• [Problem details]: The number of lines with the string "present" in the listing below is all that should be reported.
*** Records ***
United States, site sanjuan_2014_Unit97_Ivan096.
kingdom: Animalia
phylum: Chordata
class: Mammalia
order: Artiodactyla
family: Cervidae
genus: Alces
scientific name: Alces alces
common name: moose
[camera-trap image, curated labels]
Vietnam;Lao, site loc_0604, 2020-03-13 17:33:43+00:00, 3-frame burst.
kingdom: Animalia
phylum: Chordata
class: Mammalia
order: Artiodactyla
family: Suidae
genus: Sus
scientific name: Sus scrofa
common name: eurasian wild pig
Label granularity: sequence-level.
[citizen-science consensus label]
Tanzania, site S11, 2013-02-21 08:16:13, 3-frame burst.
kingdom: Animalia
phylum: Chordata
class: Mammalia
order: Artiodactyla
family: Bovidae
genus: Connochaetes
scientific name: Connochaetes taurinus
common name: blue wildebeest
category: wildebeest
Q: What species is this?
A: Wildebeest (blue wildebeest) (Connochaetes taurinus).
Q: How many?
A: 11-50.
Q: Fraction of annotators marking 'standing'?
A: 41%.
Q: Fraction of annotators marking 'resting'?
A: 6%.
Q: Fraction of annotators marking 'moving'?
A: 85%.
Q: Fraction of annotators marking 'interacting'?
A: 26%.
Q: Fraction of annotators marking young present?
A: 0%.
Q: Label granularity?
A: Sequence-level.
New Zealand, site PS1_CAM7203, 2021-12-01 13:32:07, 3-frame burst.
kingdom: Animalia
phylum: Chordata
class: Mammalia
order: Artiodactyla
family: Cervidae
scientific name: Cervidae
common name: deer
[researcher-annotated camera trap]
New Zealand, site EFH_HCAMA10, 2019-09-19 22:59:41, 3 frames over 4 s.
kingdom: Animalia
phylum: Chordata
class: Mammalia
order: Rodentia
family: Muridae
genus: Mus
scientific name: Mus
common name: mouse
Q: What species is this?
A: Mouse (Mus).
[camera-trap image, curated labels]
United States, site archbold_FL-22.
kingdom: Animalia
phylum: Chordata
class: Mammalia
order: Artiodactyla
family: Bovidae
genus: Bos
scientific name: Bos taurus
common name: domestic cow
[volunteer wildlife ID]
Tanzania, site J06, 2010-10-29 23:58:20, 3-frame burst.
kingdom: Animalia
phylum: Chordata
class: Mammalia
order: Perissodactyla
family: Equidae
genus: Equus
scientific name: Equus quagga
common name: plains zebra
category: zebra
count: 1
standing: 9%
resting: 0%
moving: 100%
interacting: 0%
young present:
***
• [Solution to this task]: 2